▸ Do this
Rewrite everything from the line containing "Among the listed items" down to the end of the data, changing "furthest" to "farthest" and leaving the rest as it stands.
---------- Information provided
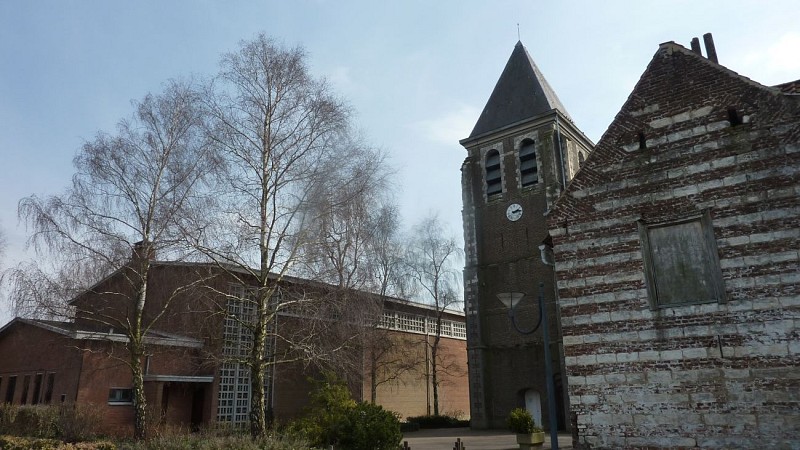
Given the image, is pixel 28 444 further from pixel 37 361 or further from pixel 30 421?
pixel 37 361

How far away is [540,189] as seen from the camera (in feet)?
93.0

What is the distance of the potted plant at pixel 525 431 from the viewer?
58.6ft

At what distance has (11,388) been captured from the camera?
23969 mm

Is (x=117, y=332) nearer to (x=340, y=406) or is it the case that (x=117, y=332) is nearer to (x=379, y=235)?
(x=340, y=406)

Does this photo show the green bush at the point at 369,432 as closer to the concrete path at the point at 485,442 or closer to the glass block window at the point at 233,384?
the concrete path at the point at 485,442

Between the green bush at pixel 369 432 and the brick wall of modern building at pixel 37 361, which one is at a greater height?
the brick wall of modern building at pixel 37 361

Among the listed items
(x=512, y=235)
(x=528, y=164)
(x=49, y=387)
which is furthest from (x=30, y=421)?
(x=528, y=164)

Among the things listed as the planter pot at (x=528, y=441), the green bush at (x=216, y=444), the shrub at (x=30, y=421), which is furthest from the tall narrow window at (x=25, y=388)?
--------------------
▸ Result of this exercise
Among the listed items
(x=512, y=235)
(x=528, y=164)
(x=49, y=387)
which is farthest from (x=30, y=421)?
(x=528, y=164)

Among the things listed as the planter pot at (x=528, y=441), the green bush at (x=216, y=444), the shrub at (x=30, y=421), which is farthest from the tall narrow window at (x=25, y=388)?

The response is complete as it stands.